> [Excerpts from a spatial reasoning dataset]
-------

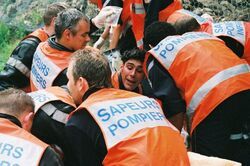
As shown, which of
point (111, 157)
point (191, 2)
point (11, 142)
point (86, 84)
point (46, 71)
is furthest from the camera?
point (191, 2)

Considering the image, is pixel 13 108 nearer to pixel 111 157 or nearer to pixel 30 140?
pixel 30 140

-------

> [SHORT TASK] Copy out the lines of the items above word for word, leaving out the pictures.

> [RESPONSE TO THIS TASK]
As shown, which of
point (111, 157)
point (191, 2)
point (11, 142)
point (86, 84)
point (46, 71)
is furthest from the camera?
point (191, 2)

Considering the image, is pixel 13 108 nearer to pixel 111 157 or nearer to pixel 30 140?
pixel 30 140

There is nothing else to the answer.